Rob Nagel has a combo of two songs following each other, in "Stoned Cold Sober," a slyly humorous song celebrating the virtues of not drinking but rolling a joint instead, and "Bring It On," a blast of blues defiance. The first is another fine addition to the tradition of blues songs about drinking; the latter is an addition to the tradition of blues songs about giving life the finger.
The penultimate track of the 16-song set is another excellent Simon Orange pop tune, "Over My Head," and that is followed by Rob Nagel's instrumental "De Aar" which sees out the album in suitably atmospheric fashion. This is only the second song I know that name checks this northern Cape railway town, the other one being "Bar op De Aar," by Andre Le Toit (this was written and recorded before he became Koos Kombuis) and by all accounts De Aar is not the most attractive or bustling town in the country, especially not after the demise of the South African Railways empire. Nagel obviously thinks of De Aar as some Wild West frontier town because he gives his song a whimsical, wistful, haunting spaghetti Western treatment. The people of De Aar should be proud that someone has taken this much trouble to honour their dusty, moribund hometown in musical form.

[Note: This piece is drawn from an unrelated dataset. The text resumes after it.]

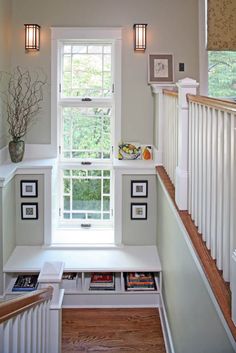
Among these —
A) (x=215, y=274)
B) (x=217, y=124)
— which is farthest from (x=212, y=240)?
(x=217, y=124)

So, once again the Blues Broers have played to their individual strengths and have delivered a record that is a highly entertaining, never boring mixture of good tunes and tough playing. This is a unique skill set in local music in general and in the blues scene in particular where very few of the local acts in this field have any clue of how to write an actual tune or how important it is to knew when to lay back and when to roar.
I've not seen the Blues Broers live since the reunion and reactivation shows with John and Clayton Frick and so I have idea whether any of these songs ever made it to the band's live repertoire. Most of them should. Obviously the audiences at their shows want to hear the blues classics, mostly because audiences really only appreciate songs they already know, but these songs are so strong they could rock the house anywhere. My only reservation would be that Simon Orange's songs, excellent as they are, do not squarely fit the blues band template and would be better suited to an audience in a concert setting and not so much at a festival or in a sweaty club where subtlety is hardly ever required.
I'm going to put it out there: The Blues Broers' Out of the Blue and Delta Blue's Inbluesstation are, in no particular order, the two best South African blues, R & B, soul and blues rock albums I've ever had the pleasure of owning.